EXERCISE DIRECTIONS:
Extract the lines of the material below, beginning with the first and ending with the line that holds "Author URI: http://www.dezinethemes.com". Skip every picture.

GIVEN DATA:
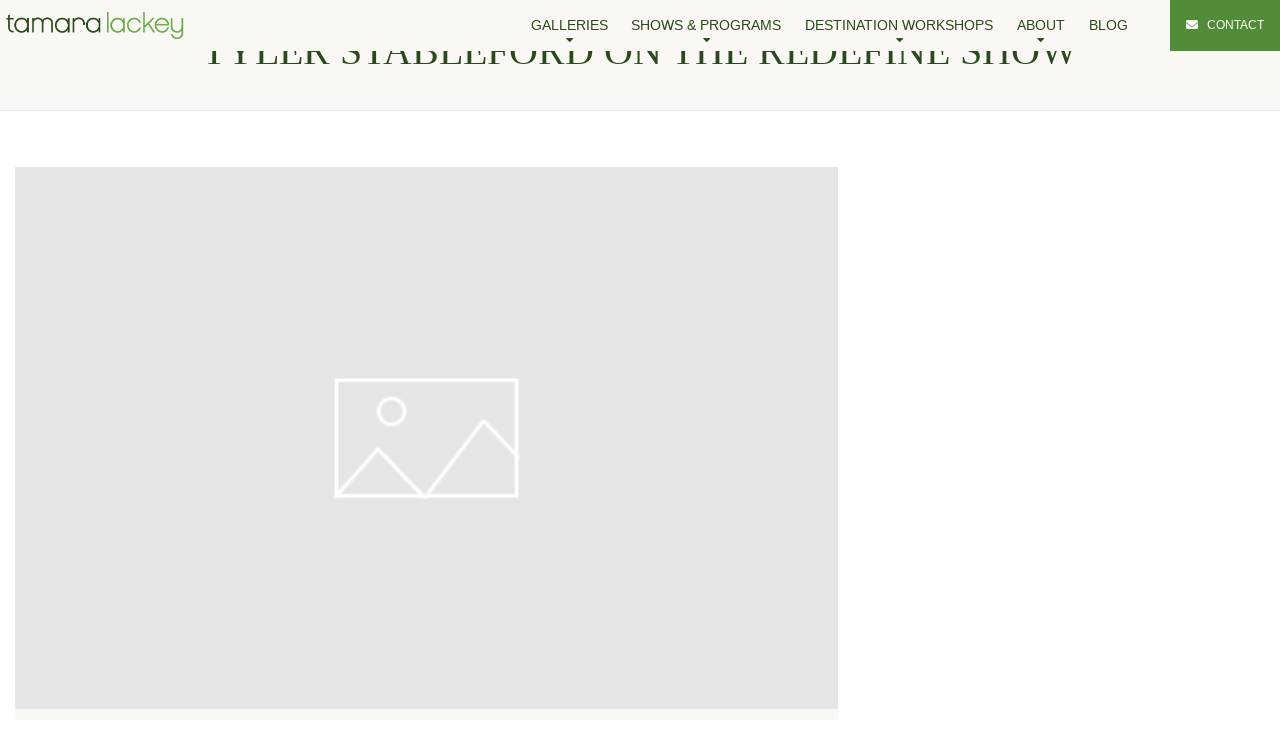

--- FILE ---
content_type: text/javascript
request_url: https://www.tamaralackey.com/wp-content/themes/buzz-rescues/assets/js/buzz-master.js
body_size: 1448
content:
// JavaScript Document
// Author Name: Dezinethemes
// Author URI: http://www.dezinethemes.com
// Creation Date: 8 Aug 2018

// Utility functions
function debounce(func, wait) {
	var timeout;
	return function() {
		var context = this;
		var args = arguments;
		clearTimeout(timeout);
		timeout = setTimeout(function() {
			func.apply(context, args);
		}, wait);
	};
}

function autoTabDates($) {
    $(".ginput_container_date > input").keyup(function () {
        if (this.value.length == this.maxLength) {
          $(this).closest('.ginput_container_date').next('.ginput_container_date').find('input').focus();
        }
    });
}

// load DOM
(function($) {
    'use strict';

    // Cache DOM elements
    var $window = $(window);
    var $body = $('body');
    var $header = $('.Bzl-header');
    var $dogsContainer = $('.buzz-dogs-shortcode');
    var $catsContainer = $('.buzz-cats-shortcode');
    var $advancedSearch = $('#buzz_advanced_search');
    
    $window.on("load", function() {
        $('#wpadminbar a.screen-reader-shortcut').removeAttr('tabindex');
        if($(".ginput_container_date").length > 0) {
            autoTabDates($);
        }
        $(document).on('gform_page_loaded', function(event, form_id, current_page) {
            if($(".ginput_container_date").length > 0) {
                autoTabDates($);
            }
        });
    });
	
    // Navigation Menu Slider - оптимизированная версия
    $('#nav-expander, #nav-expander-m').on('click', function() {
        $body.toggleClass('nav-expanded');
    });
    
    $('#nav-close, #nav-close-m').on('click', function() {
        $body.removeClass('nav-expanded');
    });
    
    // Top Arrow - оптимизированная версия с requestAnimationFrame
    var ticking = false;
    $window.scroll(function() {
        if (!ticking) {
            window.requestAnimationFrame(function() {
                if ($window.scrollTop() > 1000) {
                    $('a.top').fadeIn(150);
                } else {
                    $('a.top').fadeOut(150);
                }
                ticking = false;
            });
            ticking = true;
        }
    });
    
    // Fixed Top bar - оптимизированная версия
    var lastScrollTop = 0;
    $window.scroll(debounce(function() {
        var scrollTop = $window.scrollTop();
        if (scrollTop > 5) {
            $header.addClass('sticky');
        } else {
            $header.removeClass('sticky');
        }
        lastScrollTop = scrollTop;
    }, 10));
    
    // Donation Dropdown - оптимизированная версия
    $('#dog_sponsor, #cat_sponsor').on("click", function(e) {
		e.preventDefault();
        var $target = $(this).attr('id') === 'dog_sponsor' ? $('#dog_sponsor_box') : $('#cat_sponsor_box');
        $target.slideToggle(150);
	});
	
    // Tooltips - оптимизированная версия
    $('[data-toggle="tooltip"]').addClass('ttip').tooltip();
	
    // Advanced Filter - оптимизированная версия
    $('.buzz-dogs-shortcode a.Bzl-afl, .buzz-cats-shortcode a.Bzl-afl').on("click", function(e) {
		e.preventDefault();
        $advancedSearch.toggleClass('d-none');
    });
    
    // Advanced Search Filter FOR DOGS - оптимизированная версия
	var bz_searchManager = {
		_searchValues: [],
        _cachedElements: null,
        
        init: function() {
            this._cachedElements = $('.type-dog');
            return this;
        },
        
		run: function() {
			var self = this;
            $('.search-container').on('change keyup', '.ads_search', debounce(function() {
                var attrName = $(this).attr('data-attribute-name');
                var attrValue = $(this).val().toLowerCase();
                self._searchValues[attrName] = attrValue;
                self.sortTheDogs();
            }, 250));
        },
        
		sortTheDogs: function() {
			var self = this;
            var fragment = document.createDocumentFragment();
            var $container = $('.dogs-container');
            
            this._cachedElements.each(function() {
				var isValid = true;
				for (var i in self._searchValues) {
                    var attributeValue = self._searchValues[i];
                    if (!attributeValue || attributeValue.length === 0) continue;
                    
                    var elementValue = $(this).attr('data-' + i)?.toLowerCase();
					if (!elementValue || !elementValue.includes(attributeValue)) {
                        isValid = false;
						break;
					}
				}
	
				if (isValid) {
                    fragment.appendChild(this);
                }
            });
            
            $container.empty().append(fragment);
        }
    };
    
    bz_searchManager.init().run();
    
    // Advanced Search Filter FOR CATS - оптимизированная версия
    var catSearchManager = {
		_searchValues: [],
        _cachedElements: null,
        
        init: function() {
            this._cachedElements = $('.type-cat');
            return this;
        },
        
		run: function() {
			var self = this;
            $('.search-container').on('change keyup', '.ads_search', debounce(function() {
                var attrName = $(this).attr('data-attribute-name');
                var attrValue = $(this).val().toLowerCase();
				self._searchValues[attrName] = attrValue;
				self.sortTheCats();
            }, 250));
		},
        
		sortTheCats: function() {
			var self = this;
            var fragment = document.createDocumentFragment();
            var $container = $('.cats-container');
            
            this._cachedElements.each(function() {
				var isValid = true;
				for (var i in self._searchValues) {
                    var attributeValue = self._searchValues[i];
                    if (!attributeValue || attributeValue.length === 0) continue;
                    
                    var elementValue = $(this).attr('data-' + i)?.toLowerCase();
                    if (i === "name") {
						if (!elementValue || !elementValue.includes(attributeValue)) {
							isValid = false;
							break;
						}
					} else {
						if (!elementValue || elementValue !== attributeValue) {
							isValid = false;
							break;
						}
					}
				}
	
				if (isValid) {
                    fragment.appendChild(this);
                }
            });
            
            $container.empty().append(fragment);
        }
    };
    
    catSearchManager.init().run();
    
    // Clear filters - оптимизированная версия
	$(document).on('click', '#ads_clear_filter', function() {
		$('#buzz_advanced_search select.ads_search').prop('selectedIndex', 0);
        $('.buzz-dogs-shortcode .type-dog, .buzz-cats-shortcode .type-cat').removeClass('d-none');
    });
    
    // Equal Heights - оптимизированная версия
    function equalHeights() {
        var maxHeight = 0;
        $('.equal-height').each(function() {
            var height = $(this).height();
            maxHeight = height > maxHeight ? height : maxHeight;
        }).height(maxHeight);
    }
    
    // Call equalHeights on window resize with debounce
    $window.resize(debounce(equalHeights, 250));
    
    // Initial call to equalHeights
    equalHeights();
    
})(jQuery);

FINISHED TASK:
--- FILE ---
content_type: text/javascript
request_url: https://www.tamaralackey.com/wp-content/themes/buzz-rescues/assets/js/buzz-master.js
body_size: 1448
content:
// JavaScript Document
// Author Name: Dezinethemes
// Author URI: http://www.dezinethemes.com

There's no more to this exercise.